The first duty of a public servant is to give frank and fearless advice before ministers make policy
decisions. The advice should be honest, comprehensive, informed, accurate and timely, even if it is
politically inconvenient. As far as is possible within time and resource constraints, advice should be
based on a full understanding of all relevant issues and options, the government’s objectives and the
environment in which it operates. Such advice may be ideas for new policies and programs, or a fair
critique of the policy ideas of others, whether they are the government’s policy platform, suggestions
from other political parties, or proposals from service providers, clients or the public.

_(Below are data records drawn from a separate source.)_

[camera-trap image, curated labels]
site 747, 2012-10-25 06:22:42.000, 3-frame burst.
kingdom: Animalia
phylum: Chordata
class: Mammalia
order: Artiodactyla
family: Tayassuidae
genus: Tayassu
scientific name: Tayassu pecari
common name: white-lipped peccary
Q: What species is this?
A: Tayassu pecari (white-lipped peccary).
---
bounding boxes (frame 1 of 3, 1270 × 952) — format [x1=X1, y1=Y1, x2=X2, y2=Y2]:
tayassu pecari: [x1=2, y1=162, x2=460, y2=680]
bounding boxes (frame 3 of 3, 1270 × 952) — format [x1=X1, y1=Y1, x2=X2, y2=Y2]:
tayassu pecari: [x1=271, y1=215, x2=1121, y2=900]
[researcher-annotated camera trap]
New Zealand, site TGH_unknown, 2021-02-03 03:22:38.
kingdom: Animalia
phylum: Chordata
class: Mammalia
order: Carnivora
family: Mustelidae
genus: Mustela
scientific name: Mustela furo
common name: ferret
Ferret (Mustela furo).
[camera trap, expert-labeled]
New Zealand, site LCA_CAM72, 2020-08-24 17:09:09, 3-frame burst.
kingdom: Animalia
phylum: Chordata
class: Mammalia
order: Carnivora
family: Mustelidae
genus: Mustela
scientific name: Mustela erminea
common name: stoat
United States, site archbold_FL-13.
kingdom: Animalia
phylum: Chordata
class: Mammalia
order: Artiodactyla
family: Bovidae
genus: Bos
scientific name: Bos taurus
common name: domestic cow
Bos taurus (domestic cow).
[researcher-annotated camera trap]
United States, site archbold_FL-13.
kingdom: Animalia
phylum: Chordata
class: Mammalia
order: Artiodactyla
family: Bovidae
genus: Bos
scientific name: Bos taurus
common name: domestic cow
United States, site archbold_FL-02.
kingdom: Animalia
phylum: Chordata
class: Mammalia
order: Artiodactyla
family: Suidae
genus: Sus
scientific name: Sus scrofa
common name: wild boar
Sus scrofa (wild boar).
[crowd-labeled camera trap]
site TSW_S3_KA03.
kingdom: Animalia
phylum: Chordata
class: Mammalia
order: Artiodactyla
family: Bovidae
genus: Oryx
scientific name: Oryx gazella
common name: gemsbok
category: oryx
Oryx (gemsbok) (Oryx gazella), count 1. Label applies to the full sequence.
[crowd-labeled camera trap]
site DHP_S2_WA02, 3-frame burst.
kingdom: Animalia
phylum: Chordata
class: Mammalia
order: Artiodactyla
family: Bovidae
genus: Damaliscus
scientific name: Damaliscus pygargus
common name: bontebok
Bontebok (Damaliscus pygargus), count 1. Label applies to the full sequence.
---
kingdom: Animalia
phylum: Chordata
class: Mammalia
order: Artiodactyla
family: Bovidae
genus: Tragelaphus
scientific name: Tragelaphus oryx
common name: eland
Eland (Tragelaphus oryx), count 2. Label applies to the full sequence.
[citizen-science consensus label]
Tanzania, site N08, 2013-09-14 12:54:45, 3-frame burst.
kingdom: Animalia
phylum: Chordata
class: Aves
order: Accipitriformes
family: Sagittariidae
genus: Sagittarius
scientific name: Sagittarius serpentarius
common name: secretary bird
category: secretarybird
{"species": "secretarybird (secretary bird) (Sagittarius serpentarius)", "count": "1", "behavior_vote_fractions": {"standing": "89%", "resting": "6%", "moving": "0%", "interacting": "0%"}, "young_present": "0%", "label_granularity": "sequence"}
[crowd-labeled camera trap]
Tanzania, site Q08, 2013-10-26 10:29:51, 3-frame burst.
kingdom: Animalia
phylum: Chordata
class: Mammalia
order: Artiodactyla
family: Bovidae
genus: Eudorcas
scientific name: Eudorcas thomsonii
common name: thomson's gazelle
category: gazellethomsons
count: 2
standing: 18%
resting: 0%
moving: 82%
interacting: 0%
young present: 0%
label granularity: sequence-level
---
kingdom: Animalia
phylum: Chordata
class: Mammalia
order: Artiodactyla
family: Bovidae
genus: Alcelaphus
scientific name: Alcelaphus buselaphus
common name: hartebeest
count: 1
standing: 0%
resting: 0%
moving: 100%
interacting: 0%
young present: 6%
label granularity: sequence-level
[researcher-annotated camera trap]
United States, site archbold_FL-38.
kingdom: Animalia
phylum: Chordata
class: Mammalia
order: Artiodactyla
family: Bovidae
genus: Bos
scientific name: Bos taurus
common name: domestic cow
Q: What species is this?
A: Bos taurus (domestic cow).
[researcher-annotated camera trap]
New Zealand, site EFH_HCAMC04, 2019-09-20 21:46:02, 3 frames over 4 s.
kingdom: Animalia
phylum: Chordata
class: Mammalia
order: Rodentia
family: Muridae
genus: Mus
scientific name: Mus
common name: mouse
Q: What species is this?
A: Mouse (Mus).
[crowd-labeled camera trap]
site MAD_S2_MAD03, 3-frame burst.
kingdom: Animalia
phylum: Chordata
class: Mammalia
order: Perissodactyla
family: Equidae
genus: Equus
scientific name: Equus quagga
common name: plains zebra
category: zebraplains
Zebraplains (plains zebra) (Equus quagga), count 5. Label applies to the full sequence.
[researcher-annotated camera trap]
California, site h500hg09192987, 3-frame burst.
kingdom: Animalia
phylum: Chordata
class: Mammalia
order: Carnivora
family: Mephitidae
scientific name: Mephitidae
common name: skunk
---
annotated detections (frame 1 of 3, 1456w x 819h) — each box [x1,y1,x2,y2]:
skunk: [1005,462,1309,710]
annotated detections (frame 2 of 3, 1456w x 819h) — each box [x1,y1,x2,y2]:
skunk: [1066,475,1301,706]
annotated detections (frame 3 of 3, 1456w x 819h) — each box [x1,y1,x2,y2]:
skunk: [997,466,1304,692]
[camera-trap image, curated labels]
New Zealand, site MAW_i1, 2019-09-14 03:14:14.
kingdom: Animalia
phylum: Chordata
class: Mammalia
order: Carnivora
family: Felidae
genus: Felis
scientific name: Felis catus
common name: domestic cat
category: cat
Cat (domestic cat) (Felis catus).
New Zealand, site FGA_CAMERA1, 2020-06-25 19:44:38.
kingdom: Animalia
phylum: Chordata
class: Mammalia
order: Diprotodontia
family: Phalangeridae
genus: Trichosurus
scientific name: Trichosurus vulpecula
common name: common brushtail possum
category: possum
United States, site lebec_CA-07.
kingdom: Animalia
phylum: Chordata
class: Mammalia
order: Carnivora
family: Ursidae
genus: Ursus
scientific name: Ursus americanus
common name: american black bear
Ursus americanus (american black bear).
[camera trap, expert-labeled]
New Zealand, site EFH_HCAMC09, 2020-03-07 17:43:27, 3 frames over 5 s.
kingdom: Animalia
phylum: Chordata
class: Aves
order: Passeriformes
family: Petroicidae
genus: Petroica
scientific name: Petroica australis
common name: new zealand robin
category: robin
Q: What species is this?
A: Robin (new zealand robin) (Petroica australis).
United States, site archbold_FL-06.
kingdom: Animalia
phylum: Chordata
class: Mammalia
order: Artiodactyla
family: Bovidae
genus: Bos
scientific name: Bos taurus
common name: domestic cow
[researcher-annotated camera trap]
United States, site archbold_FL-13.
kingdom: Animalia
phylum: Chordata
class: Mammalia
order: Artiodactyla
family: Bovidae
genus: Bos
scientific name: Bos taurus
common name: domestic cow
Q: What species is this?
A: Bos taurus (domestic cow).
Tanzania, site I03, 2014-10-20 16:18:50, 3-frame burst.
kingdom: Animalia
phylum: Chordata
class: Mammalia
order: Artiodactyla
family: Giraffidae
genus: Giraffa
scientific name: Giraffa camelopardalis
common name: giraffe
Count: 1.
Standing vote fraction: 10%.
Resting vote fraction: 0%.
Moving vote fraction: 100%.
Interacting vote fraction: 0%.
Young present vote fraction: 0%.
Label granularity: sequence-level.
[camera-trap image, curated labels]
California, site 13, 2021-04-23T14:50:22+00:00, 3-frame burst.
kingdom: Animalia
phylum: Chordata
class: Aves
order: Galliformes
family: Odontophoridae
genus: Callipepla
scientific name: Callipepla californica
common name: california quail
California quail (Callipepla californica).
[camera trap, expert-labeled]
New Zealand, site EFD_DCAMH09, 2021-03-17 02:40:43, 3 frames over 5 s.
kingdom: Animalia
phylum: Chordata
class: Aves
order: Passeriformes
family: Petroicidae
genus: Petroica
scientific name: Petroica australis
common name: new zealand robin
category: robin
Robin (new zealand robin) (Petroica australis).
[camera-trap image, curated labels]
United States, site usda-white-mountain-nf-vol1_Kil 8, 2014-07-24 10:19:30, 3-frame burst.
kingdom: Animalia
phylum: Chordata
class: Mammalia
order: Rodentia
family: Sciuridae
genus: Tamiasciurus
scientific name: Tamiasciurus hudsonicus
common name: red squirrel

The second duty of a public servant is to help ministers and the government promote, explain and
defend their decisions, even if the public servant previously advised against the course of action decided
upon. For a public servant this can range from preparing speeches for ministers, developing media
campaigns and media lines for the minister, speaking at public events, preparing responses to
correspondence to the minister, and explaining the detailed policy provisions to clients and customers
wishing to receive a government service. In all of these tasks, it matters little whether a public servant
thinks that the minister is right or wrong or that the policy is good or bad.
…
The third duty of a public servant is implementation. Once a minister or the government makes a
decision, public servants are called on to implement that decision on the ground, often beginning with
the drafting of necessary legislation. Once a decision is made, the time for frank and fearless advice on
the issue has passed. Stanley (2000) observed, “Nothing upsets Ministers more than civil servants who
cannot recognise when Ministers have made their minds up, and so fail to provide the pro-active service
to which Ministers are entitled.”
…
[3]
Extract from Hansard
[COUNCIL - Wednesday, 3 December 2008]
p810c-813a
Hon Peter Collier; Deputy President
Clearly, there is a tension between the various duties of a public servant. For example, sometimes a
public servant may find himself marshalling the arguments against a particular policy approach in a
brief for the minister, and at the same time preparing a media statement for the minister, which extols
the same approach.
Hon Ken Travers interjected.
Hon PETER COLLIER: Wait, I am going somewhere with this.
Hon Ken Travers: What happens when you have two ministers and they both give a public servant different
advice?
Hon PETER COLLIER: We do not give different advice. Where did the member find that out from? The web
page continues —
The confidentiality of advice to ministers is necessary to manage this tension. Without confidentiality,
political opponents could use the frank and fearless advice that has not been heeded to embarrass the
government. If all advice were publicly available, public servants would be more likely to say what they
believe their political masters want to hear. Conversely, because they have a public duty to explain
government policy, the public statements of public servants will not be particularly critical or analytical
and they may not reflect the personal views of the public servant.
This is why we cannot have this select committee. Inevitably, public servants will be called upon to pass
comment on government policy: “Can you afford this?” “Can you afford that?” It will compromise the
independence and autonomy of public servants. The previous government did not have a very good track record
for public servants.
Debate interrupted, pursuant to standing orders.